Which image super-resolution techniques do the authors name check? 📇
Here are some of the cited models with links to their papers and code:
-
introduced mutual-distillation blocks for extracting hierarchical features
-
📄 SRKD (ACCV 2018)
first introduced KD to image SR by constraining the intermediate statistical feature map between the teacher and student networks
- 📄 Gao et al. (2019) Image Super-Resolution Using Knowledge Distillation
-
proposed feature affinity-based distillation to transfer structural knowledge
- based on EDSR,
- 📄 He et al. (2020) FAKD: Feature-Affinity Based Knowledge Distillation for Efficient Image Super-Resolution
-
employed variational information distillation to transfer the privileged information from HR images to the student model.
- in its own words:
effectively boosts the performance of FSRCNN by exploiting a distillation framework, treating HR images as privileged information.
- 📄 Lee et al. (2020) Learning with Privileged Information for Efficient Image Super-Resolution (arX⠶2007.07524v1 [cs⠶CV])

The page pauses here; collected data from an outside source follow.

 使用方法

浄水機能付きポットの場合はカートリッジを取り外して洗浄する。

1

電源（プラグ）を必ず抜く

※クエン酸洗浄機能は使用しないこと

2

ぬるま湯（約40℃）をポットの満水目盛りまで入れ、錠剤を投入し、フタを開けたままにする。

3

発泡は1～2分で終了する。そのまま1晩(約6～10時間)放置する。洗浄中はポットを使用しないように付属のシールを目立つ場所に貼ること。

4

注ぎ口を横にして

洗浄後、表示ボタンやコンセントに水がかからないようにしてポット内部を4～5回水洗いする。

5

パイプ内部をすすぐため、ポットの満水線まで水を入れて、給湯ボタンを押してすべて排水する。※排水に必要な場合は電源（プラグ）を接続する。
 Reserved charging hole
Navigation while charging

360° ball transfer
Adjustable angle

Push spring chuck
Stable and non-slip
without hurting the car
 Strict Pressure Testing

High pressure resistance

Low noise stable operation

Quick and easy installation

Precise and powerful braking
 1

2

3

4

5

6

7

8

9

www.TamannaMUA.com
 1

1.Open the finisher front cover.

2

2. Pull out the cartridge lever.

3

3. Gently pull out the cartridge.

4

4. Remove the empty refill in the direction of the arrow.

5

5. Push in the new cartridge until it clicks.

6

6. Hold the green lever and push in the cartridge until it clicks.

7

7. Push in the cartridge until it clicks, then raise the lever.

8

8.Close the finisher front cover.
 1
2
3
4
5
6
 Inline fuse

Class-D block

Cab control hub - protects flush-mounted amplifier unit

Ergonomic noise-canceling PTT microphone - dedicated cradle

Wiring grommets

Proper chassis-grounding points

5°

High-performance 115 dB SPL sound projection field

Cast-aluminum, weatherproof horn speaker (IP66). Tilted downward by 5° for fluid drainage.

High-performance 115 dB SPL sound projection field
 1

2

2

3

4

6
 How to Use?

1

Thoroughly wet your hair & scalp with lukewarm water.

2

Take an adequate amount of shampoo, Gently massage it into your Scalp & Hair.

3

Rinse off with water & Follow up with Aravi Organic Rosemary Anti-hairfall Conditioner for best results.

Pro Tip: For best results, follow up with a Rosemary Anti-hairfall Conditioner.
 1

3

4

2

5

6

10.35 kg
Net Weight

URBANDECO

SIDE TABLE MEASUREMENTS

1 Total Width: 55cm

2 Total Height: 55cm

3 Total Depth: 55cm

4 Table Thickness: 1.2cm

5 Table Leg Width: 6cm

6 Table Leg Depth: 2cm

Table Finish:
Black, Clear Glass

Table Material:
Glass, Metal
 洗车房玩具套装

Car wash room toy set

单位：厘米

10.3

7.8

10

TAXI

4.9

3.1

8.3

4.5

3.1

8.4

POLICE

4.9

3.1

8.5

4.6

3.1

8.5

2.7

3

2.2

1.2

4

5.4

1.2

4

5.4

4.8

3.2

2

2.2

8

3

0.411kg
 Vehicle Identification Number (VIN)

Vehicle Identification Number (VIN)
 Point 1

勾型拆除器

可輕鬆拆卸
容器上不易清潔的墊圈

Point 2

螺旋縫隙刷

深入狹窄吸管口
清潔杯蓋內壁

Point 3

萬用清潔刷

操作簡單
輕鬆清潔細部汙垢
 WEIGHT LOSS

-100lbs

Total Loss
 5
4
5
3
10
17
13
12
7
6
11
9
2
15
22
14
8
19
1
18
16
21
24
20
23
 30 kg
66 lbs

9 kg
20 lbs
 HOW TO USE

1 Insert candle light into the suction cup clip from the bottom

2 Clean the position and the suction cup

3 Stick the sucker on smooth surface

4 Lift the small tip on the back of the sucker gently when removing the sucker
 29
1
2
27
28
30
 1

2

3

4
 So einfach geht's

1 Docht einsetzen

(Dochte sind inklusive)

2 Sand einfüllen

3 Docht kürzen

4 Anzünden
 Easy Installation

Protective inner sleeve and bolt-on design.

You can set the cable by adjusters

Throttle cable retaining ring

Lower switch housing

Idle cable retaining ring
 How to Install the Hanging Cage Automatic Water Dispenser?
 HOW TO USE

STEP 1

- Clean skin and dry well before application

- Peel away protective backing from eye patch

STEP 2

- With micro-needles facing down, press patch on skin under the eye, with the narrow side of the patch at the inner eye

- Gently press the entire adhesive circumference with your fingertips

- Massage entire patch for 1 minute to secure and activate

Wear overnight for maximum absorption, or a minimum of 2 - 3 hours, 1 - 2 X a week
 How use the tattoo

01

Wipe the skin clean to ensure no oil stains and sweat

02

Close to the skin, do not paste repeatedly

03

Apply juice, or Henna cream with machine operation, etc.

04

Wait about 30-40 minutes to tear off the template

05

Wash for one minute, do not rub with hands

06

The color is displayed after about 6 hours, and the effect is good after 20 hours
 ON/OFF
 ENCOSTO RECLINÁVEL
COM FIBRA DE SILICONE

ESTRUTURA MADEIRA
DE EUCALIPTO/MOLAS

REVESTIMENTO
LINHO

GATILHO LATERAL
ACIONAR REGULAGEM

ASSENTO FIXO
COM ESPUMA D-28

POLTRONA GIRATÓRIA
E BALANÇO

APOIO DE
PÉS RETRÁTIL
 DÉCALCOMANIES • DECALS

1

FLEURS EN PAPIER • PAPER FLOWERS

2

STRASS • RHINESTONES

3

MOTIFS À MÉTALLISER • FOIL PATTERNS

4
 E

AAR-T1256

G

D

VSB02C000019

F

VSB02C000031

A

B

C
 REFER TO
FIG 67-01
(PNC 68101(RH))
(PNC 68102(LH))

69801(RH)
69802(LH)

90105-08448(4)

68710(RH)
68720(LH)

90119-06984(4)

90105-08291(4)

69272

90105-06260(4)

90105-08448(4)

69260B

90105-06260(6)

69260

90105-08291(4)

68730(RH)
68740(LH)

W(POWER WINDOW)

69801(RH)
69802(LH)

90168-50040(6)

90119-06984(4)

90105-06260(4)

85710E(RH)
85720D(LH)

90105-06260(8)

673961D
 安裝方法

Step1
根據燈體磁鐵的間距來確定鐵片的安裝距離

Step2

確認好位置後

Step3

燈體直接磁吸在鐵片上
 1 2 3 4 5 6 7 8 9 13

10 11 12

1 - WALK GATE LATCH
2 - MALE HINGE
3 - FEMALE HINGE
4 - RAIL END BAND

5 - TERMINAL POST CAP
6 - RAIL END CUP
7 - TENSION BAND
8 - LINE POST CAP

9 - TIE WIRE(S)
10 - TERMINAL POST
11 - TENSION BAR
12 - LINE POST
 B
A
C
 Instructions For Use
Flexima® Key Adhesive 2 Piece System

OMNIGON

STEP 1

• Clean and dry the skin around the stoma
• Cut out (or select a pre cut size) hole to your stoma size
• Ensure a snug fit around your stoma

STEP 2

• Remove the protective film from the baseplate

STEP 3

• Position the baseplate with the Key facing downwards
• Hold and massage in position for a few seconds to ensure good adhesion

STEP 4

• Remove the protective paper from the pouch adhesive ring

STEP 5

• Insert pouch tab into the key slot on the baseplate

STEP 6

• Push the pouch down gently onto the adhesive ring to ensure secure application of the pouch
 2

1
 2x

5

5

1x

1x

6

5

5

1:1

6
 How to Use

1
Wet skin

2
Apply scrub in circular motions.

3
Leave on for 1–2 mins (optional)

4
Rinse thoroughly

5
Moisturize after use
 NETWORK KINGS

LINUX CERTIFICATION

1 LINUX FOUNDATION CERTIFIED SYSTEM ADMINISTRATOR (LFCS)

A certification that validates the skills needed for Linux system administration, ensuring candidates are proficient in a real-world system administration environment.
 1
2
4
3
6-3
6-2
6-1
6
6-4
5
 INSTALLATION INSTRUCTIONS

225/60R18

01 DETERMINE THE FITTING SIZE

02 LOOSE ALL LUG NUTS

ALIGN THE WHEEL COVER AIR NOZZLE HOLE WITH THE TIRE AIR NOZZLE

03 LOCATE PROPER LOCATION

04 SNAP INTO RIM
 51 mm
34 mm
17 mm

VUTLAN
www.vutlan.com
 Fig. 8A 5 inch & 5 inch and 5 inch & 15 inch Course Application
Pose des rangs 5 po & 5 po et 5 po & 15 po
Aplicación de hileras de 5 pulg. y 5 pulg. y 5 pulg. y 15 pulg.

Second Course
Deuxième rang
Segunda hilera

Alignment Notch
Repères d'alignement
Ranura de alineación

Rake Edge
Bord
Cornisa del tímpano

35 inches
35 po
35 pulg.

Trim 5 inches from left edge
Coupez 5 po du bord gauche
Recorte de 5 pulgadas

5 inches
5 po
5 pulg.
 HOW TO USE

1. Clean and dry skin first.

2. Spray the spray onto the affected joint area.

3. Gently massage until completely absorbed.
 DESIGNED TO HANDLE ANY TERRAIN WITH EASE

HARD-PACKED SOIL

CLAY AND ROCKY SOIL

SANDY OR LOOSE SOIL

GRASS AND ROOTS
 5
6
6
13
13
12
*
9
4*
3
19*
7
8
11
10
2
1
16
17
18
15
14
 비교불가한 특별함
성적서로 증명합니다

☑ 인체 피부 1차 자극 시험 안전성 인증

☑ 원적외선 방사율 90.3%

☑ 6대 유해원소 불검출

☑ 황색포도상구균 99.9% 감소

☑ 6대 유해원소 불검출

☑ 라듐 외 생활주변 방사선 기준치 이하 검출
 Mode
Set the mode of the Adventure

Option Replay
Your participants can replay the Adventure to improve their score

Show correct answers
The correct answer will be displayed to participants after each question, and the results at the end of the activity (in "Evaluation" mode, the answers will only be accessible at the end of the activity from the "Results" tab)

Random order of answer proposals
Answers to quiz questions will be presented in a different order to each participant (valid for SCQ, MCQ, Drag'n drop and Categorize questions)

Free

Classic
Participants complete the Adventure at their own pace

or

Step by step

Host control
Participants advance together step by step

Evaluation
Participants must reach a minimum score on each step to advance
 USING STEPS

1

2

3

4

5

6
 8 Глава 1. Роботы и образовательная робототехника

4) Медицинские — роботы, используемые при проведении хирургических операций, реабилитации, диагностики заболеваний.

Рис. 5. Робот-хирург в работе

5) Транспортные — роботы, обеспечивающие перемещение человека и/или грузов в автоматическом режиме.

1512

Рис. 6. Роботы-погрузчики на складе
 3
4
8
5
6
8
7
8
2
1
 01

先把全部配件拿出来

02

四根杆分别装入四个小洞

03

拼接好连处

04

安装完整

- variational information distillation was introduced by Neil Lawrence's group (Amazon) at CVPR 2019
- 📄 Ahn et al. (2019) Variational Information Distillation for Knowledge Transfer
- The idea is to minimise a cross-entropy loss by variational expectation maximisation, because mutual information is computationally intractable
- The IM algorithm dates back to NeurIPS 2003
- variational information distillation was introduced by Neil Lawrence's group (Amazon) at CVPR 2019
- in its own words:
Where did the authors present their work? What else was on the programme? 📆
This was presented at the ACM's Multimedia 2021 conference (#681). There were several other super-resolution papers:
- 864 📄 Gupta et al. (2021) Ada-VSR: Adaptive Video Super-Resolution with Meta-Learning (arX⠶2108.02832v1 [eess⠶IV])
- 1681 📄 Zhao et al. (2021) Scene Text Image Super-Resolution via Parallelly Contextual Attention Network
- 2629 📄 Zhang et al. (2021) PFFN: Progressive Feature Fusion Network for Lightweight Image Super-Resolution
- 266 📄 Li et al. (2021) Information-Growth Attention Network for Image Super-Resolution
- 366 📄 Wang et al. (2021) Fully Quantized Image Super-Resolution Networks
What was the motivation behind it? 💼
The motivation seems to be for mobile 'on-device' upsampling, or maybe to send less data over a network and reconstruct it reliably. The applications would be pretty open-ended for the company who did this R&D at ByteDance (parent company of TikTok).